Hillbilly heretic & the blasphemer-in-chief school Pope on Christianity

Some of America’s neo-Nazi politicians seem inclined toward conflict, and they’re criticizing the Vicar of Christ for promoting peace in the way taught by Jesus and emphasized throughout the Bible, a book where the word “peace” appears over 400 times in its passages.

The Vice President of the United States, a man who came to the Catholic faith late enough to remember the price of conversion, has taken it upon himself to explain to the first American pope how Christianity works.

It is a spectacle that would be funny if it were not so grim, and grim if it were not so familiar by now.

JD Vance stood before a crowd of cheering conservatives at the University of Georgia on Tuesday. He did what a growing number of American politicians do when a religious leader says something inconvenient. He cited World War II.

The pope had made a simple statement, one that has been carved into stone by saints and scribbled in margins by monks for two thousand years.

Disciples of Christ, Pope Leo XIV said, are never on the side of those who wield the sword and drop bombs.

Vance, the couch-loving conservative con artist who seems to believe that publishing a book about his own spiritual journey qualifies him as a doctor of the church, called the pope wrong.

Vance asked the crowd: Was God on the side of the Americans who liberated France from the Nazis? He then answered his own question, as men often do when they are not interested in the reply.

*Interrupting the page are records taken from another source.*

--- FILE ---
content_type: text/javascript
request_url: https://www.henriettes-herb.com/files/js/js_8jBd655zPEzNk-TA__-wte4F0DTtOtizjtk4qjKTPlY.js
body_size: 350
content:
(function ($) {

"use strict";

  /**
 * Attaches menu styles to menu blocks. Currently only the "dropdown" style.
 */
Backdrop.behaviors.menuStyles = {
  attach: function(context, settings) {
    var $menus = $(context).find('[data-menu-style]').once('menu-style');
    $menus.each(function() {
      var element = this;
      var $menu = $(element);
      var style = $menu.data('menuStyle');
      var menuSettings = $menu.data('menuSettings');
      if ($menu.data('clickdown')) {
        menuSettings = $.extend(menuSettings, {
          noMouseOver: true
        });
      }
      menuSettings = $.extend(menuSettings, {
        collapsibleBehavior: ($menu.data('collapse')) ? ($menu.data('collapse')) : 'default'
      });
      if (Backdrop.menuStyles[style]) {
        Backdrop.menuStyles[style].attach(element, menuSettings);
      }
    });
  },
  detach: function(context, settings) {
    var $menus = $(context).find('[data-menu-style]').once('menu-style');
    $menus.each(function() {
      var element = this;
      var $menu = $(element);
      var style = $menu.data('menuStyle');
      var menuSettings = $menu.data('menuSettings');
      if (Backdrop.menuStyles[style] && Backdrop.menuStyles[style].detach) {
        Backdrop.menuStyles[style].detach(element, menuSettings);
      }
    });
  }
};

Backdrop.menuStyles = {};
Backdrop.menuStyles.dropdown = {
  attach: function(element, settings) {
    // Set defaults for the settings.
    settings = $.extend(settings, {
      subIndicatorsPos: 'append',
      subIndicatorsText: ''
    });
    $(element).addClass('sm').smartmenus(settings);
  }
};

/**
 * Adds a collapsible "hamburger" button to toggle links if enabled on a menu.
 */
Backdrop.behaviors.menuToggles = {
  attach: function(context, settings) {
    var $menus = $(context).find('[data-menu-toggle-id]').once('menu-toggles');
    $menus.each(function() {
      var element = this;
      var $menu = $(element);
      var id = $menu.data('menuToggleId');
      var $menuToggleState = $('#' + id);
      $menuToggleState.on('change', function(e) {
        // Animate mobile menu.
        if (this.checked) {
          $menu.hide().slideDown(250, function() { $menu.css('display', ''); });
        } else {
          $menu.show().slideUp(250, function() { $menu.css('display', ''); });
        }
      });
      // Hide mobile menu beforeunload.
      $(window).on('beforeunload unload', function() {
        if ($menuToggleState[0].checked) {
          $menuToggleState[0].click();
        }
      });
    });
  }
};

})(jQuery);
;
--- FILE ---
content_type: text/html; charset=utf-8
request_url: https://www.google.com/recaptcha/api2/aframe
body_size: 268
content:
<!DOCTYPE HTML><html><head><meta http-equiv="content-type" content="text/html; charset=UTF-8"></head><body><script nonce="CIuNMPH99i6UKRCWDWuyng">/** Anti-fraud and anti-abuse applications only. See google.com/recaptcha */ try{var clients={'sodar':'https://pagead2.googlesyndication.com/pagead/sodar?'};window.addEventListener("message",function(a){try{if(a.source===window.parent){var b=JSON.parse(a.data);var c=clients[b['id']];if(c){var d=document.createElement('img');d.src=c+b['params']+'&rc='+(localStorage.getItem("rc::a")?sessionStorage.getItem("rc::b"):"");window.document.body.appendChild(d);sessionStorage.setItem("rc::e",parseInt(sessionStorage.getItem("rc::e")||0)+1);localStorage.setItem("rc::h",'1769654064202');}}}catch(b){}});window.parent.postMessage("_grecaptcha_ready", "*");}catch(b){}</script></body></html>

Yes, he said. And the crowd applauded, because it is always easier to applaud a comfortable lie than to sit with an uncomfortable truth.

The uncomfortable truth is that the Nazis were not Iran, that 1945 is not 2026, and that the question of whether God takes sides in any human bombing campaign is a theological trap that has snared wiser men than the Vice President.

President Donald Trump, an adjudicated rapist who started an unprovoked war, sparked backlash from some religious supporters after posting an AI-generated image of himself as a Christ-like figure healing a man who resembles Jeffrey Epstein.

President Donald Trump, the adjudicated rapist who had already called the first American pontiff “weak on crime” on social media, seemed pleased with his deputy’s performance.

The pope, for his part, told reporters he had no fear of the Trump administration and then posted a quiet message online about God’s heart being torn apart by wars, violence, injustice, and lies.

He did not mention Iran. He did not mention the Vice President. He simply stated a truth so old that arguing with it is like disputing the law of gravity.

But argue Vance did. He told the audience that if the pope is going to opine on matters of theology, he had better get his comments anchored in the truth.

The Vice President, who has anchored his own public statements to several things that have turned out not to be true, added that it is very, very important for the Pope to be careful when talking about theology.

Just as it is important, he said, for the Vice President to be careful when talking about public policy. The audience did not laugh. That tells you something about the audience.

Now, a fair observer might note that the Vatican has been thinking about war and peace since before the United States was a collection of unhappy colonies.

The church’s own catechism, which Vance has presumably read, places such strict conditions on any defensive war that almost no modern conflict survives the test. Pope John XXIII wrote in 1963 that in the atomic age, it is almost impossible to think of war as an instrument of justice.

Pope Francis said we can no longer think of war as a solution. Pope Leo, continuing that line, has made peace the central theme of his pontificate. But Vance, who converted as an adult, has apparently decided that the last two thousand years were just a warm-up for his own arrival.

The Vice President also said he likes the Pope. He admires him. He has gotten to know him a little bit. Leo did not die right after meeting Vance, the way that Francis did.

Pope Francis died within 24 hours of his meeting with  Vance, who falsely claimed that Haitian immigrants were eating dogs and cats, 

It does not bother him when the pope speaks, even when he disagrees. Then a voice from the dark interrupted the proceedings, yelling that Jesus Christ does not support genocide.

Vance agreed.

Jesus certainly does not support genocide, he said, whoever yelled that out from the dark. It was a smooth reply, the kind of reply that sounds reasonable until you remember that the administration Vance serves is currently bombing one country, blockading another, and sending six thousand additional troops to the Middle East aboard the aircraft carrier George H.W. Bush.

Meanwhile, the Pentagon is moving more firepower into the region. The ceasefire with Iran is set to expire in a week. The President has announced a blockade of Iranian ports.

And the Vice President is in Georgia, telling a crowd of true believers that the pope needs to be more careful.

You could not make this up. And if you tried, a good editor would send it back for being too on-the-nose.

The pope, for his part, said nothing more on Tuesday. He did not need to.

He had already said that those who pray do not kill or threaten with death. He had already said that true strength is shown in serving life, not in dropping bombs from thirty thousand feet.

Those words stand, unchanged and untroubled, by whatever a vice president says in a college auditorium.

That is the way it is, and if anyone is still keeping score, that’s the way it has always been.